■ Exercise aim ■
Skip the images. Copy the records exactly as written.

■ The data ■
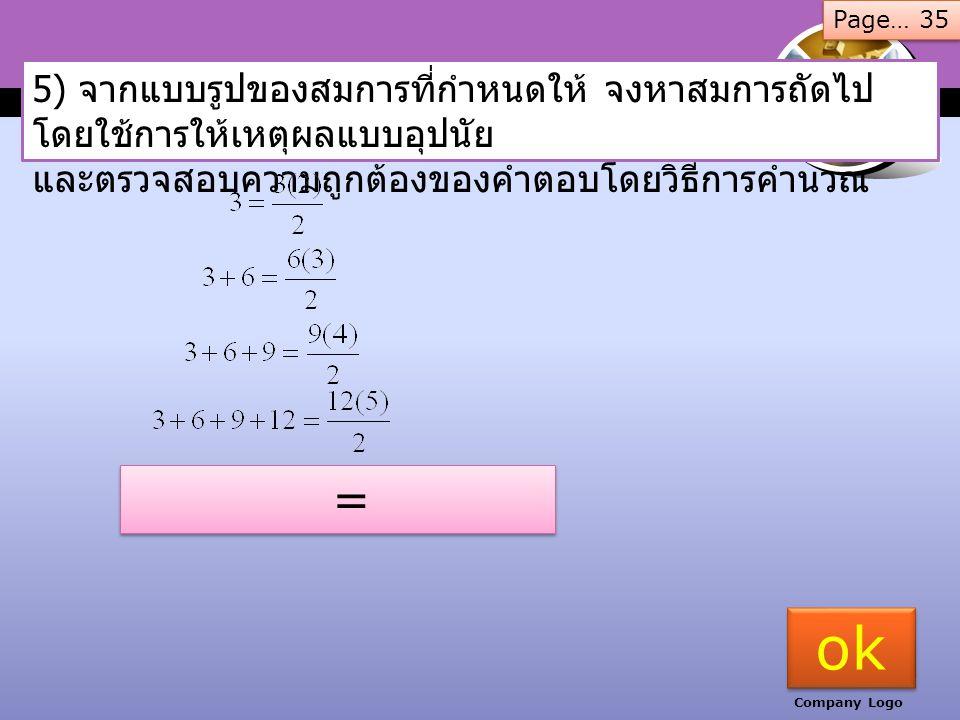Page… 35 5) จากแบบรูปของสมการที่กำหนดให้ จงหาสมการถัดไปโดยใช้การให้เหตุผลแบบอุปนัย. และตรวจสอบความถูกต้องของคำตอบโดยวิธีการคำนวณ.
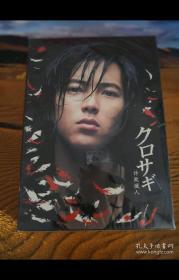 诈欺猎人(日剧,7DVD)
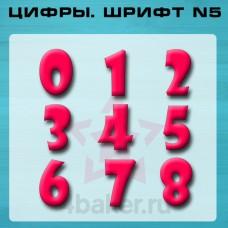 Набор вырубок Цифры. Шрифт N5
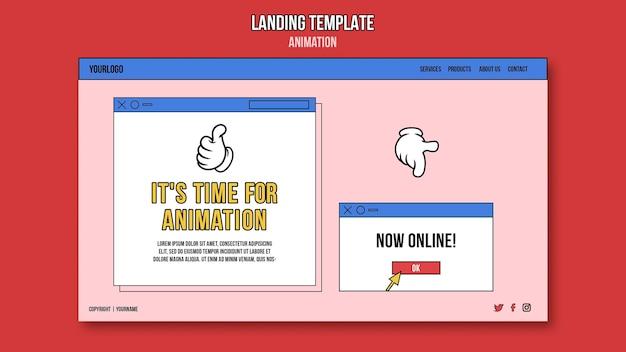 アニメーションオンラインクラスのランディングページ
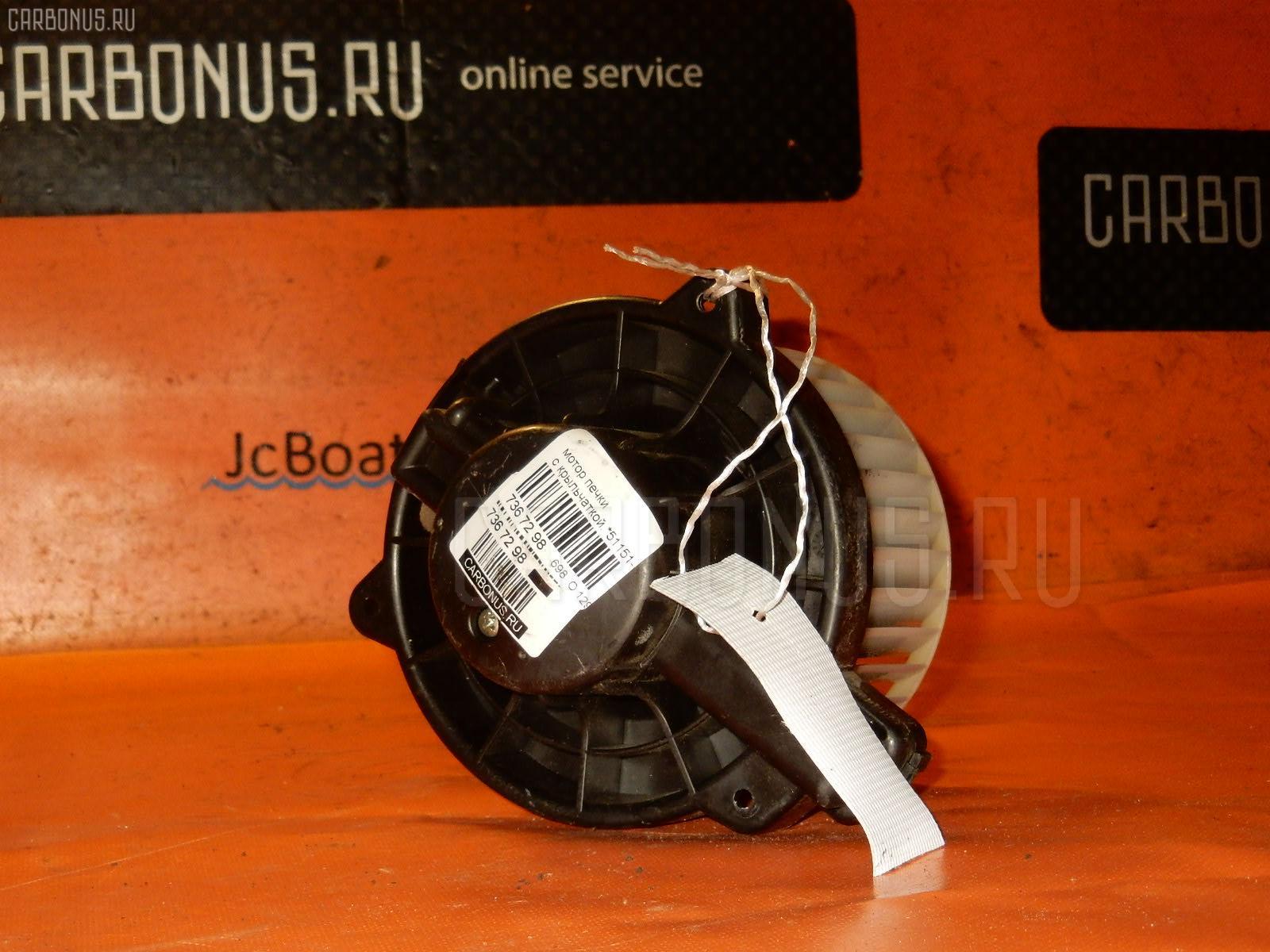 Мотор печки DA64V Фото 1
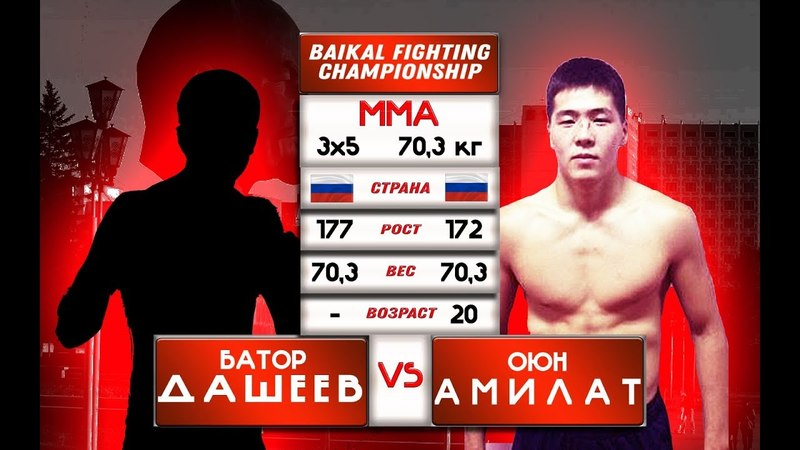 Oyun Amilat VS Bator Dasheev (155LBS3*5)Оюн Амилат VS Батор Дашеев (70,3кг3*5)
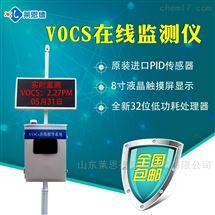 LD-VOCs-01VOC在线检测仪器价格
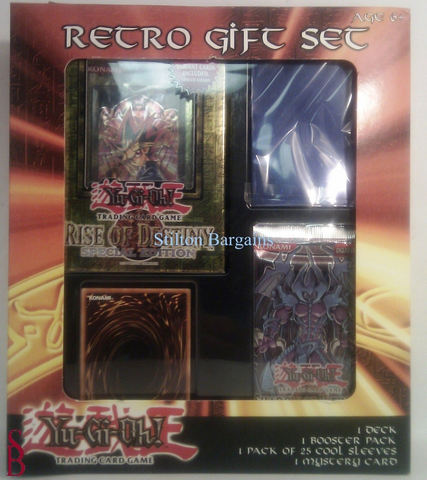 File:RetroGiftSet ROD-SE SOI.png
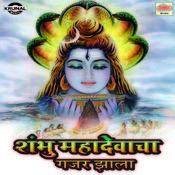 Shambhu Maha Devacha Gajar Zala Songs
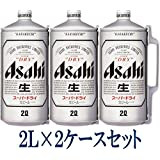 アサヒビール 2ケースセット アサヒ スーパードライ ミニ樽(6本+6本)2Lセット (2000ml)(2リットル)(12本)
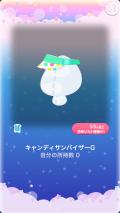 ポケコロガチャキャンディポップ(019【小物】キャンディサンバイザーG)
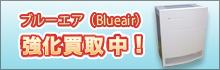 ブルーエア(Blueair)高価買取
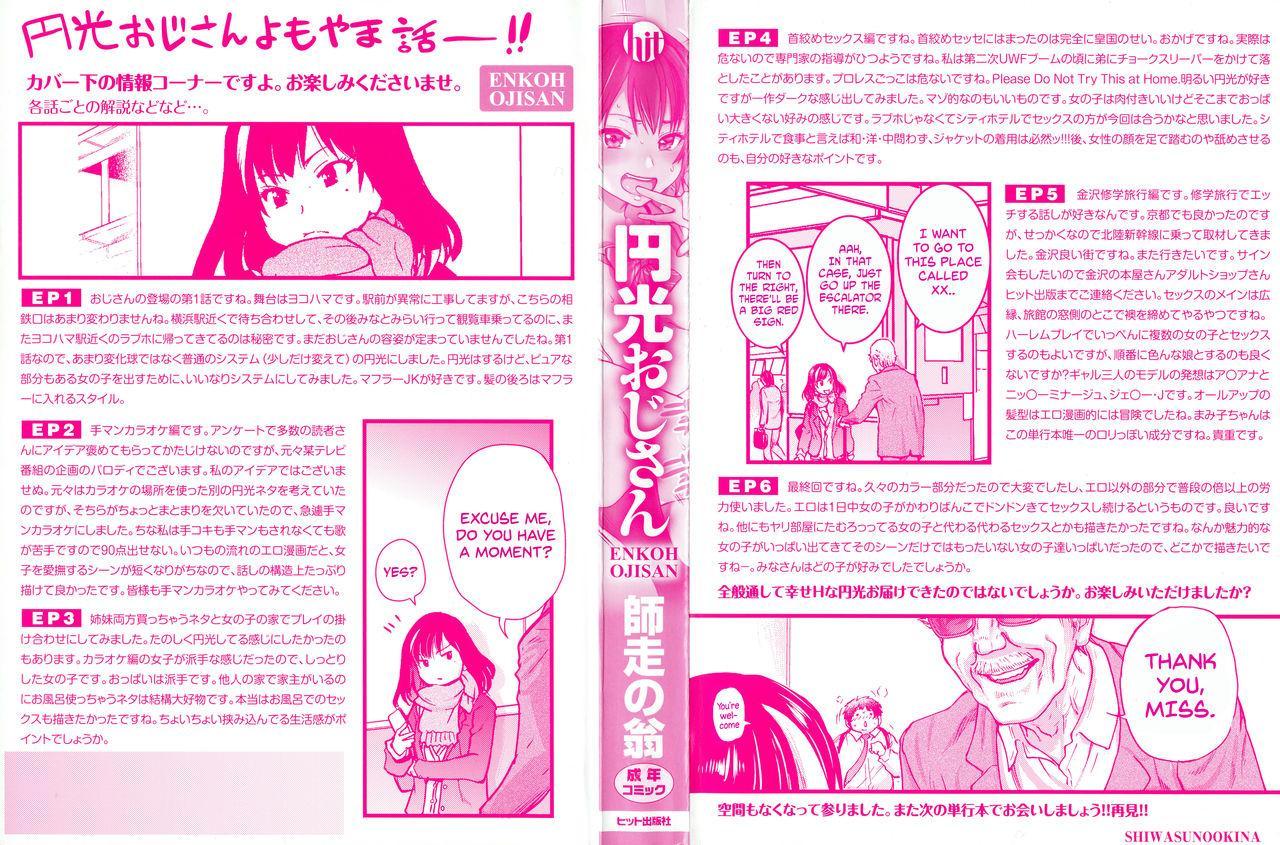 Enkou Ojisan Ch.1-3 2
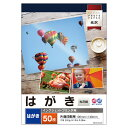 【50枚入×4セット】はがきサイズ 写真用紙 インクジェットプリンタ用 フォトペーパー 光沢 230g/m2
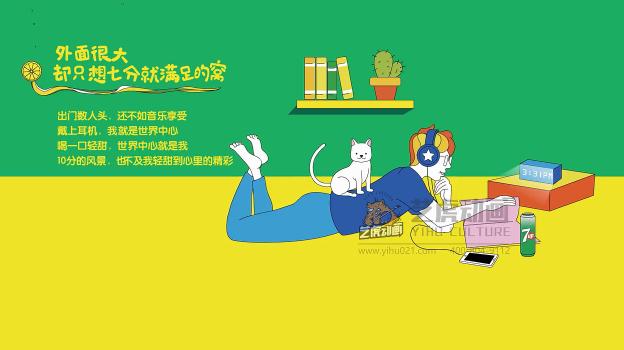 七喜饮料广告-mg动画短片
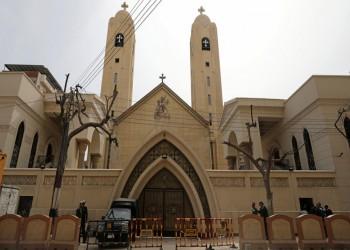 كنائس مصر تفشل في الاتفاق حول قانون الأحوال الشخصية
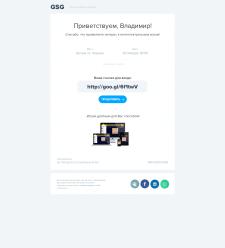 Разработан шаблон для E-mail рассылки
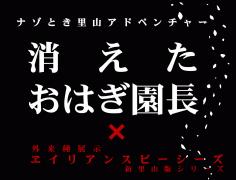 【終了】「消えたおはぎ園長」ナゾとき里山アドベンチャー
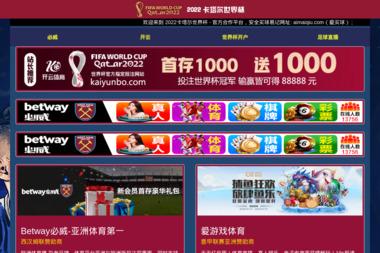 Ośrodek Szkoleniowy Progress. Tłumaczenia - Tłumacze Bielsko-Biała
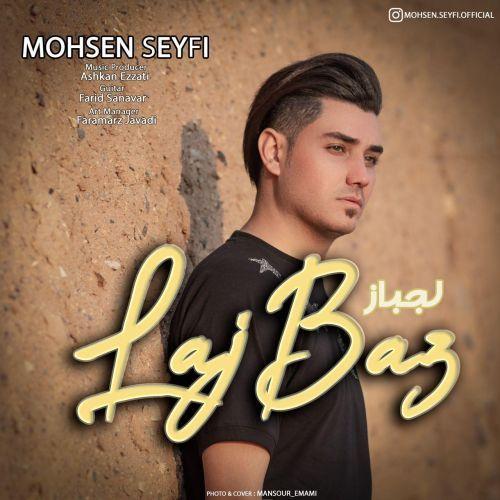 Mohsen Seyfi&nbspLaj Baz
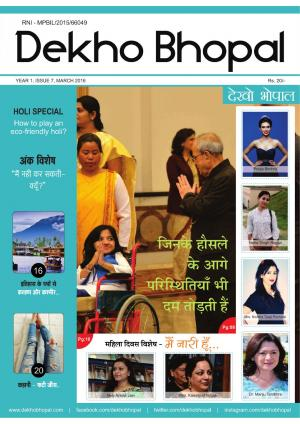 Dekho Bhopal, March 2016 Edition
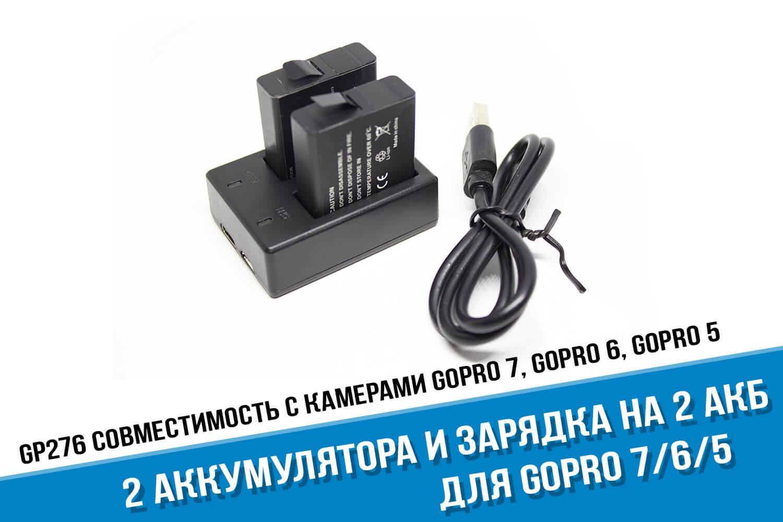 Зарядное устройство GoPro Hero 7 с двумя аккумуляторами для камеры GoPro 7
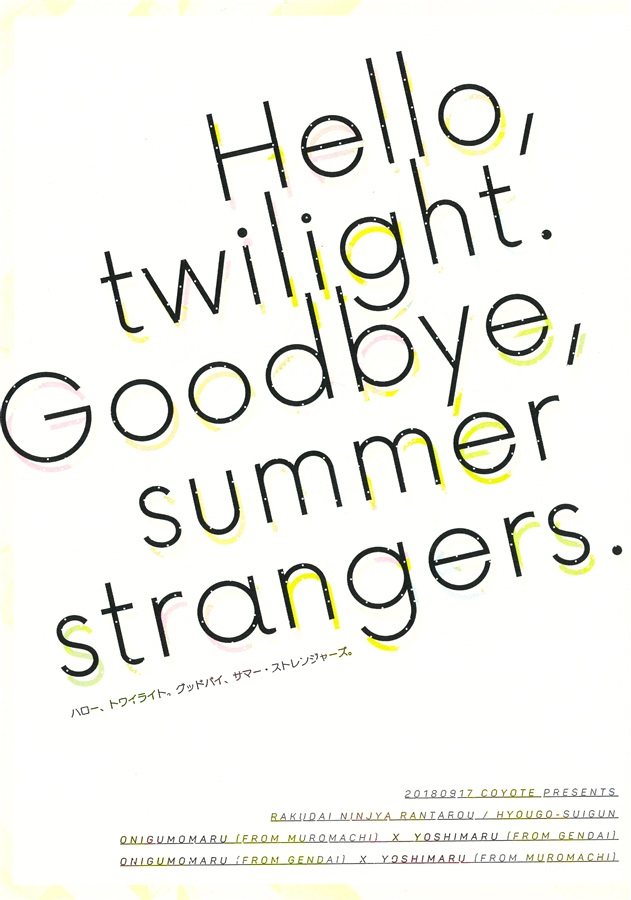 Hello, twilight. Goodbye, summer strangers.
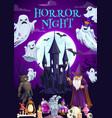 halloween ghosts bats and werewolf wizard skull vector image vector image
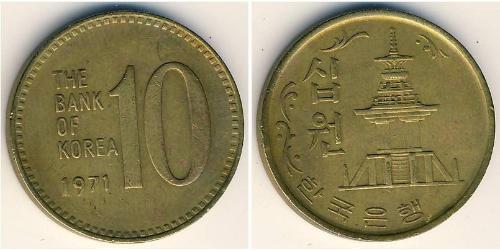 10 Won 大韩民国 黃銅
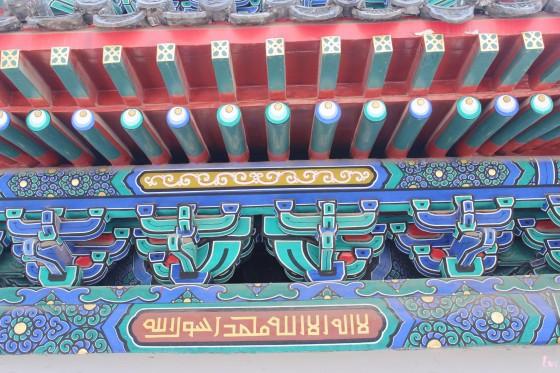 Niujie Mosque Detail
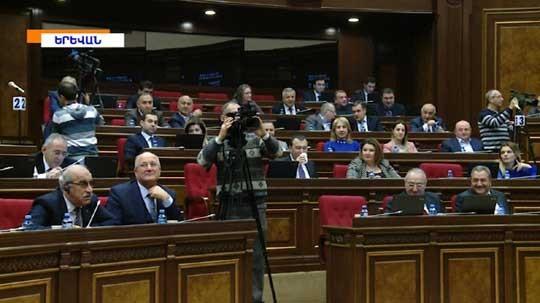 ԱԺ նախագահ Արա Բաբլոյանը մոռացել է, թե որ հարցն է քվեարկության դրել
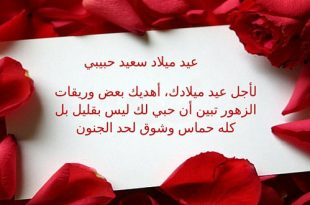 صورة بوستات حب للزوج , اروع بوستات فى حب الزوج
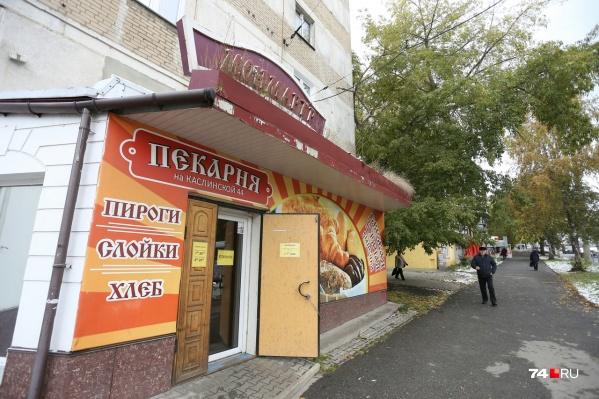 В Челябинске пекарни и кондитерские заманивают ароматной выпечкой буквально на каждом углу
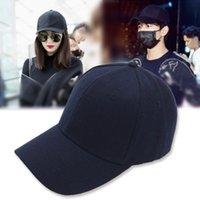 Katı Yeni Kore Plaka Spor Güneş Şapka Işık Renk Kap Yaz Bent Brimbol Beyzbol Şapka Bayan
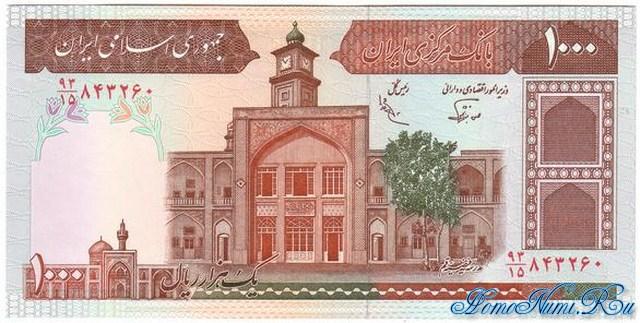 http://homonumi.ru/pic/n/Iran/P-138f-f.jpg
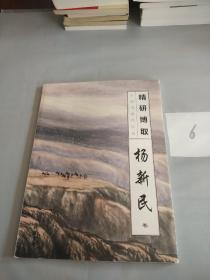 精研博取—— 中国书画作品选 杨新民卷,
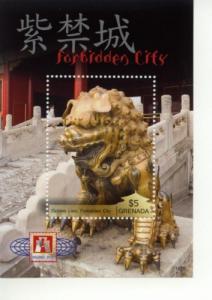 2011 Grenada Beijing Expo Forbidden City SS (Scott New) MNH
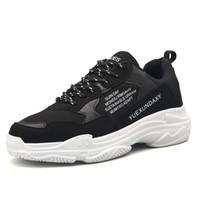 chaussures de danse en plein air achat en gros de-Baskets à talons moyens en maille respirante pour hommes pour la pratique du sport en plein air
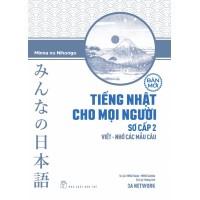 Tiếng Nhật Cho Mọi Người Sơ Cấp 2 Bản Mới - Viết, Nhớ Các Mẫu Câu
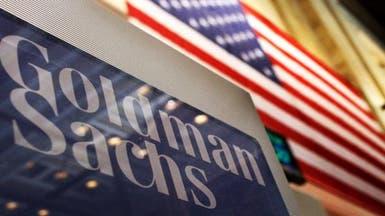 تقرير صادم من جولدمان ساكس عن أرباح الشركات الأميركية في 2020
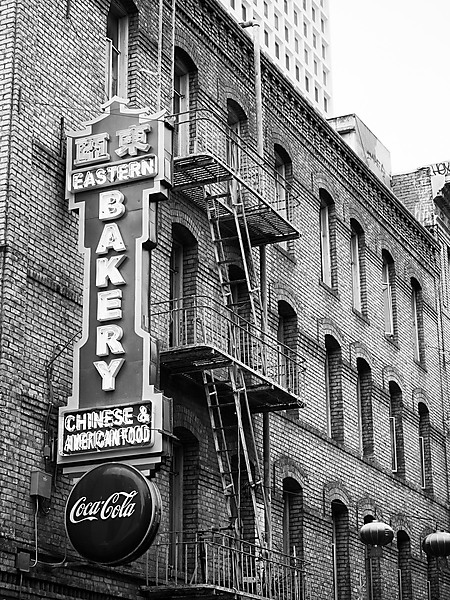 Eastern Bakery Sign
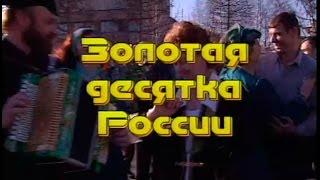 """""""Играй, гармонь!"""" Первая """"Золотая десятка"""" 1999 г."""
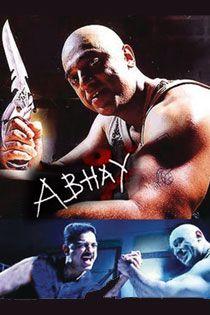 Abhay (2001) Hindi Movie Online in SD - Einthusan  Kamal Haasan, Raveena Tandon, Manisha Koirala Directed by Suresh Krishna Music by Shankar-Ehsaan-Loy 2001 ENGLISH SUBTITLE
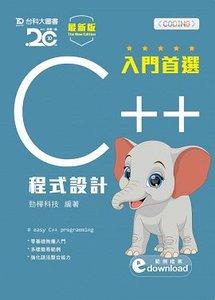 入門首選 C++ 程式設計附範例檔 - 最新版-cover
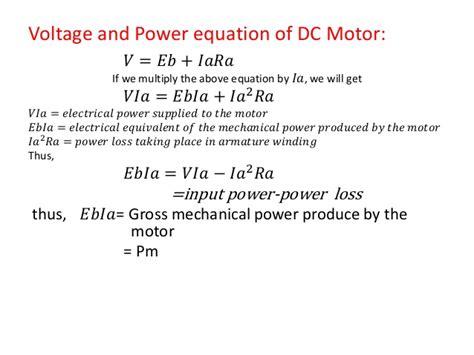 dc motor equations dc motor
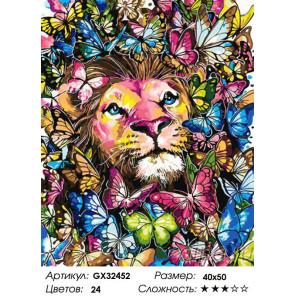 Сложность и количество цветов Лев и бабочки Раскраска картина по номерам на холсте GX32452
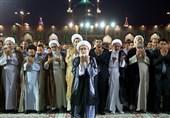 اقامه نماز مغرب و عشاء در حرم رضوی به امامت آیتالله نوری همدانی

■ Problem solution ■
Page… 35 5) จากแบบรูปของสมการที่กำหนดให้ จงหาสมการถัดไปโดยใช้การให้เหตุผลแบบอุปนัย. และตรวจสอบความถูกต้องของคำตอบโดยวิธีการคำนวณ.
 诈欺猎人(日剧,7DVD)
 Набор вырубок Цифры. Шрифт N5
 アニメーションオンラインクラスのランディングページ
 Мотор печки DA64V Фото 1
 Oyun Amilat VS Bator Dasheev (155LBS3*5)Оюн Амилат VS Батор Дашеев (70,3кг3*5)
 LD-VOCs-01VOC在线检测仪器价格
 File:RetroGiftSet ROD-SE SOI.png
 Shambhu Maha Devacha Gajar Zala Songs
 アサヒビール 2ケースセット アサヒ スーパードライ ミニ樽(6本+6本)2Lセット (2000ml)(2リットル)(12本)
 ポケコロガチャキャンディポップ(019【小物】キャンディサンバイザーG)
 ブルーエア(Blueair)高価買取
 Enkou Ojisan Ch.1-3 2
 【50枚入×4セット】はがきサイズ 写真用紙 インクジェットプリンタ用 フォトペーパー 光沢 230g/m2
 七喜饮料广告-mg动画短片
 كنائس مصر تفشل في الاتفاق حول قانون الأحوال الشخصية
 Разработан шаблон для E-mail рассылки
 【終了】「消えたおはぎ園長」ナゾとき里山アドベンチャー
 Ośrodek Szkoleniowy Progress. Tłumaczenia - Tłumacze Bielsko-Biała
 Mohsen Seyfi&nbspLaj Baz
 Dekho Bhopal, March 2016 Edition
 Зарядное устройство GoPro Hero 7 с двумя аккумуляторами для камеры GoPro 7
 Hello, twilight. Goodbye, summer strangers.
 halloween ghosts bats and werewolf wizard skull vector image vector image
 10 Won 大韩民国 黃銅
 Niujie Mosque Detail
 ԱԺ նախագահ Արա Բաբլոյանը մոռացել է, թե որ հարցն է քվեարկության դրել
 صورة بوستات حب للزوج , اروع بوستات فى حب الزوج
 В Челябинске пекарни и кондитерские заманивают ароматной выпечкой буквально на каждом углу
 Katı Yeni Kore Plaka Spor Güneş Şapka Işık Renk Kap Yaz Bent Brimbol Beyzbol Şapka Bayan
 http://homonumi.ru/pic/n/Iran/P-138f-f.jpg
 精研博取—— 中国书画作品选 杨新民卷,
 2011 Grenada Beijing Expo Forbidden City SS (Scott New) MNH
 chaussures de danse en plein air achat en gros de-Baskets à talons moyens en maille respirante pour hommes pour la pratique du sport en plein air
 Tiếng Nhật Cho Mọi Người Sơ Cấp 2 Bản Mới - Viết, Nhớ Các Mẫu Câu
 تقرير صادم من جولدمان ساكس عن أرباح الشركات الأميركية في 2020
 Eastern Bakery Sign
 """""""Играй, гармонь!"""" Первая """"Золотая десятка"""" 1999 г."""
 Abhay (2001) Hindi Movie Online in SD - Einthusan  Kamal Haasan, Raveena Tandon, Manisha Koirala Directed by Suresh Krishna Music by Shankar-Ehsaan-Loy 2001 ENGLISH SUBTITLE
 入門首選 C++ 程式設計附範例檔 - 最新版-cover
 dc motor equations dc motor
 Сложность и количество цветов Лев и бабочки Раскраска картина по номерам на холсте GX32452
 اقامه نماز مغرب و عشاء در حرم رضوی به امامت آیتالله نوری همدانی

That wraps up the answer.